Rasmussen said he had been tasked by the Ukrainian president, Volodymyr Zelensky, with determining what form these guarantees should take. It is difficult to imagine any that could match the straightforwardness of Nato’s Article 5, which commits all members of the alliance – including three nuclear powers – to consider an attack on one member as an attack on all.

Rasmussen is correspondingly vague about what form non-Nato security guarantees to Ukraine could concretely take. An international peacekeeping force could be deployed, at least temporarily, to Ukraine to monitor implementation of a peace agreement with Russia and deter future attacks, he suggested. “Some of these elements could be discussed in exchange for [Ukraine’s] acceptance of a status as a neutral country.” He did not specify which countries might send troops to territory on which Russia is fighting a war, with the potential for direct conflict with Moscow’s forces.

At least one Nato expansion as a consequence of the war is imminent, the former Danish prime minister believes. “I am sure that at the end of the day, Finland and Sweden will join Nato,” despite opposition from Turkey. A formal invitation is likely to be issued at a Nato summit in Madrid at the end of this month, he added.
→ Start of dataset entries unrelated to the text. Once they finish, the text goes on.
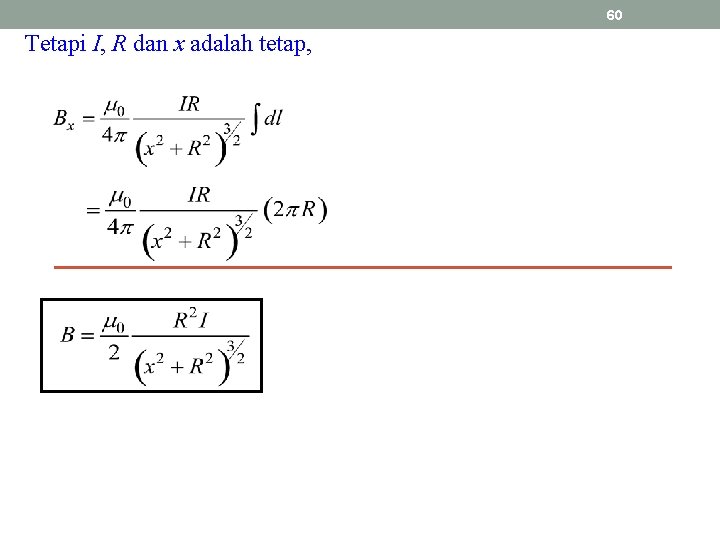 60

Tetapi $I$, $R$ dan $x$ adalah tetap,

$B_x = \frac{\mu_0}{4\pi} \frac{IR}{\left(x^2 + R^2\right)^{3/2}} \int dl$

$= \frac{\mu_0}{4\pi} \frac{IR}{\left(x^2 + R^2\right)^{3/2}} \left(2\pi R\right)$

$B = \frac{\mu_0}{2} \frac{R^2 I}{\left(x^2 + R^2\right)^{3/2}}$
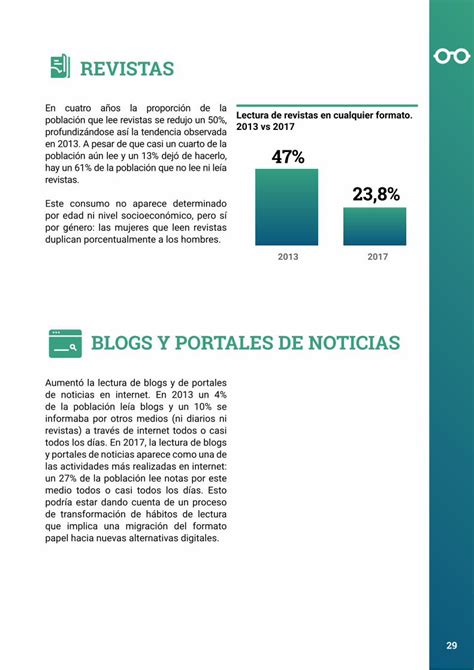 REVISTAS

En cuatro años la proporción de la población que lee revistas se redujo un 50%, profundizándose así la tendencia observada en 2013. A pesar de que casi un cuarto de la población aún lee y un 13% dejó de hacerlo, hay un 61% de la población que no lee ni leía revistas.

Este consumo no aparece determinado por edad ni nivel socioeconómico, pero sí por género: las mujeres que leen revistas duplican porcentualmente a los hombres.

Lectura de revistas en cualquier formato. 2013 vs 2017

47%

23,8%

2013

2017

BLOGS Y PORTALES DE NOTICIAS

Aumentó la lectura de blogs y de portales de noticias en internet. En 2013 un 4% de la población leía blogs y un 10% se informaba por otros medios (ni diarios ni revistas) a través de internet todos o casi todos los días. En 2017, la lectura de blogs y portales de noticias aparece como una de las actividades más realizadas en internet: un 27% de la población lee notas por este medio todos o casi todos los días. Esto podría estar dando cuenta de un proceso de transformación de hábitos de lectura que implica una migración del formato papel hacia nuevas alternativas digitales.

29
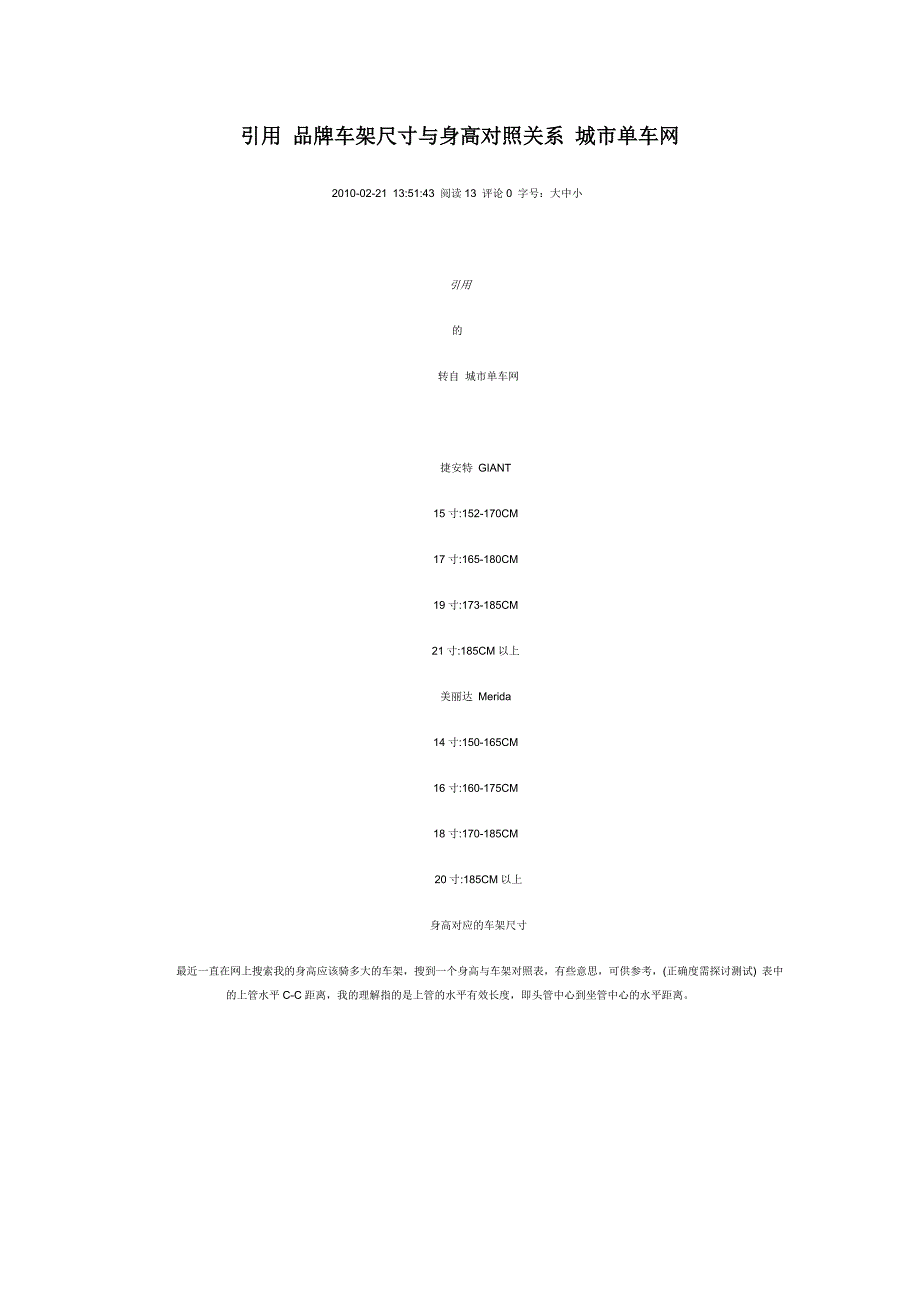 引用 品牌车架尺寸与身高对照关系 城市单车网

2010-02-21 13:51:43 阅读13 评论0 字号：大中小

引用

的

转自 城市单车网

捷安特 GIANT

15寸:152-170CM

17寸:165-180CM

19寸:173-185CM

21寸:185CM以上

美丽达 Merida

14寸:150-165CM

16寸:160-175CM

18寸:170-185CM

20寸:185CM以上

身高对应的车架尺寸

最近一直在网上搜索我的身高应该骑多大的车架，搜到一个身高与车架对照表，有些意思，可供参考，(正确度需探讨测试) 表中的上管水平C-C距离，我的理解指的是上管的水平有效长度，即头管中心到坐管中心的水平距离。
Rasmussen at times speaks in the language of boundless post-Cold War liberal optimism about the supposedly uncontainable human urge for freedom. “Freedom is the strongest force in the world… You can try to suppress those forces of liberty, but in the long term, freedom will win.”

At other times, though, he cautions against Whig history, a narrative of progress from a benighted time to enlightened reform. “In hindsight, maybe our biggest mistake after the collapse of the Soviet Union and the end of the Cold War was being convinced that liberal society was so superior that we didn’t even need to fight for it because it was self-evident that people would pursue exactly that kind of government.”

In a recent report, Rasmussen suggested the creation of an economic version of Nato’s Article 5 mutual defence clause, which would be used to deter countries deemed to be responsible for economic coercion.

Strengthening the unity of the democratic camp could be done through deeper economic and political ties between free countries. “We should promote a free, democratic internal market. We should make it much easier to agree free trade agreements among democracies.”

Rasmussen founded the Copenhagen Democracy Summit in the wake of the election of Donald Trump, the most anti-democratic US president in recent history. Can the global democratic camp stand up to enemies of democracy, not only internationally but also within their own political systems?

Rasmussen is optimistic, pointing to the resilience of America’s institutions. “In the US, you had some illiberal movements, but the strength of the American democratic institutions and the system of checks and balances is so solid, and so solidly founded in the American spirit, that this democratic system can survive even Trump or a Trumpist.”

I am not so sure. Examples of democratic backsliding within the alliance Rasmussen led are manifold, from Turkey to Hungary. Why the most powerful democracy in the world should necessarily be an exception is not clear to me. And without it, the global alliance of democracies he advocates would be much weakened.